A ala opositora ao MBL havia sido chamada às pressas, e por isso parecia bem menos organizada. Vitral reclamou no microfone que havia sido chamada por Kataguri pelo WhatsApp sem muitas cerimônias. Ele teria avisado genericamente que era um debate sobre o Escola Sem Partido, e não sobre o projeto de lei específico de Holiday – depois, na mesa, Kataguiri ficaria debochando, dizendo que ninguém leu o projeto.

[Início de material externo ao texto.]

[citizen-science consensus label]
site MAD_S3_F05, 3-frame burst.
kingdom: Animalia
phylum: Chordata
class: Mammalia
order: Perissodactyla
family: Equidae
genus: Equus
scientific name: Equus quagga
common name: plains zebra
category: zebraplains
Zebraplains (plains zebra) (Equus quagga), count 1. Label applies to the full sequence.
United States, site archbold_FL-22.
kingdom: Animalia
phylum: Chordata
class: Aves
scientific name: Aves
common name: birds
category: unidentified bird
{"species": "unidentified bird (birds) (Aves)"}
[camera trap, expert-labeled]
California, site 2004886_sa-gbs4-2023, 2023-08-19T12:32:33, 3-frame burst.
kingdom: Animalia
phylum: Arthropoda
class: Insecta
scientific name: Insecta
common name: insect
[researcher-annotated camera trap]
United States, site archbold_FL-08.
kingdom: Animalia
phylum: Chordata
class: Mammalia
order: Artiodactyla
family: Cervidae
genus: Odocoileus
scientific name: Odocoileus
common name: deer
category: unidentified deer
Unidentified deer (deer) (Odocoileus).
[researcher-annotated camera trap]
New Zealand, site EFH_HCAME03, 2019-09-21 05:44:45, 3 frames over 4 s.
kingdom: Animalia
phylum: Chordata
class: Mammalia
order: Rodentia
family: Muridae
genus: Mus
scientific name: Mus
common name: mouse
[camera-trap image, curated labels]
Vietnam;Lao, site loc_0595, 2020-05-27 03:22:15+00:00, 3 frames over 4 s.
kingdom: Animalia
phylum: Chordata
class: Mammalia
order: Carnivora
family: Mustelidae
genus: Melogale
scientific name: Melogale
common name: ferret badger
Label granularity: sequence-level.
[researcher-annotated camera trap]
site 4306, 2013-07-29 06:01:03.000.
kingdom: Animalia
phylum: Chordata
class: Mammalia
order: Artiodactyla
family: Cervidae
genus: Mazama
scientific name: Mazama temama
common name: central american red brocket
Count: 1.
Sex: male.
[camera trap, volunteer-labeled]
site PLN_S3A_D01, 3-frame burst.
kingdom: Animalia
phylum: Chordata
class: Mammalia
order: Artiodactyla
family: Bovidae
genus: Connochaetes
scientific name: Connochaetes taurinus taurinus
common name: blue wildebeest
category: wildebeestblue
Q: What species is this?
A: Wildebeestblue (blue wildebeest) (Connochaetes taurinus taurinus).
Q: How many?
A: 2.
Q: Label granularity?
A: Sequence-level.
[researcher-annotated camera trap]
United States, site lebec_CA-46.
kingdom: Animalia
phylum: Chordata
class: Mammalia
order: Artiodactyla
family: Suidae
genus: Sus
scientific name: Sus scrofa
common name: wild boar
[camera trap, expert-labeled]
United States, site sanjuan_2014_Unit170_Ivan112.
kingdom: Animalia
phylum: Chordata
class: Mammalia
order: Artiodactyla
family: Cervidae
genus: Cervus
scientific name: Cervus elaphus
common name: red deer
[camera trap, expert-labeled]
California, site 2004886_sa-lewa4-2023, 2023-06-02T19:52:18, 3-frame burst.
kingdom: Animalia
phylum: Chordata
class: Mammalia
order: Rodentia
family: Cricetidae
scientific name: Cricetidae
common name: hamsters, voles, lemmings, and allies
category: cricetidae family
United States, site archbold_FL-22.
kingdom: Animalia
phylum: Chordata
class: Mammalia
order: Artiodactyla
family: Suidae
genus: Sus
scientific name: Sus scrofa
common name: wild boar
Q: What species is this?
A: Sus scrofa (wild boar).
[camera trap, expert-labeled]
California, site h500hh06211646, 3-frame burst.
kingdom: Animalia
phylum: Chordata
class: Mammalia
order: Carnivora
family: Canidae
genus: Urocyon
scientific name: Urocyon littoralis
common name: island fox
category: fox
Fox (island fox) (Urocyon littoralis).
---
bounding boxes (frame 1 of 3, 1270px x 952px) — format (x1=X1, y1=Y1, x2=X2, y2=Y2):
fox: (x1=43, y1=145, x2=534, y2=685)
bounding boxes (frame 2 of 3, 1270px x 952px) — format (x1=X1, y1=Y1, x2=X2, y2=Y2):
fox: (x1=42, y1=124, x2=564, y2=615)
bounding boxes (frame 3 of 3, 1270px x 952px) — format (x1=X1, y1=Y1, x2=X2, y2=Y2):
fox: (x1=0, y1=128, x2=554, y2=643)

Quando os cidadãos inscritos para dar seu depoimento sobre o projeto, a chapa pareceu que ia esquentar. Do Val recusou-se a não filmar um dos depoentes, que pediu para o vlogger afastar o seu celular (celulares filmando estavam em peso nas mãos da confraria do MBL), uma secundarista tentou tampar a câmera com um cartaz pintado com a bandeira anarquista vermelha e preta. Gritaria, guardas mobilizados, confusão – todo mundo de volta aos lugares. Não foi dessa vez. E nem da vez seguinte, quando, depois de provocar os secundaristas dizendo que eles não sabiam “interpretar texto”, Arthur viu uma bolinha de papel passar quase perto da sua cabeça. “Essa é a esquerda autoritária”, reclamou. Mais guardas civis, tentando dessa vez expulsar algum responsável pela traquinagem, mais confusão, mas ninguém foi embora. Toda vez que o MBL acusava o campo contrário de ser vinculado a algum partido (PT ou PCdoB), os autonomistas levantavam-se gritando seus lemas sobre autogestão.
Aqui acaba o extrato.